En Belgique, nous avons cherché des lieux permettant aux enfants d’exercer leur goût et leur odorat. Nous avons trouvé des endroits fixes ou itinérants amenant les enfants à la découverte de leurs sensations olfactives et gustatives. Ceux que nous avons découverts sont appréciés unanimement par les enfants et l’ensemble du corps éducatif. Leur liste n’est pas exhaustive et nous constatons avec plaisir une multiplication d’espaces sensoriels éducatifs, témoins d’une prise de conscience de tous les responsables (médecins, nutritionnistes, éducateurs, enseignants, parents, animateurs…

AU MUSÉE DES BEAUX-ARTS 1 Au musée de Charleroi, deux activités étaient organisées par les animatrices. Le public se composait de 20 enfants de troisième maternelle.

■ Une première activité La première activité consiste en la découverte de la salle d’exposition. Les tableaux représentent, dans la plupart des cas, des tables dressées, des mets alléchants, des plats séduisants. Lors d’un jeu, certains enfants jouent le rôle d’un chef : cuisinier ou saucier ou pâtissier… Tout d’abord, chaque chef montre du doigt un élément en relation avec son rôle, les autres enfants doivent alors approuver ou désapprouver en justifiant leur intervention. Ensuite, tous les chefs composent un repas complet simple. Dans cette activité, les enfants devaient employer des mots liés aux sens gustatif et olfactif : amer, piquant, acide… Beaucoup de difficultés d’expression ont été constatées.

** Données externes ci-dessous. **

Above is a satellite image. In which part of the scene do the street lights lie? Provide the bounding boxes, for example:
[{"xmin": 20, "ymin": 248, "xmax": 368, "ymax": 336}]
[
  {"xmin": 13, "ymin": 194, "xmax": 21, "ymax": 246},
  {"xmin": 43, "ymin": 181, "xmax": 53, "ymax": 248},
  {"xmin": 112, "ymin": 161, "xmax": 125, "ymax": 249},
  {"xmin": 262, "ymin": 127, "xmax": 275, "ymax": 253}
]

■ Une seconde activité La seconde activité comprend également des jeux relatifs aux sens olfactif et gustatif. L’animatrice propose des odeurs de fruits et de légumes connus (citron, poire, pomme ; céleri, poireau…). 1.

Musée des Beaux-Arts de Charleroi, Hôtel de ville, 2e et 3e étages, place Charles II, 6000 Charleroi.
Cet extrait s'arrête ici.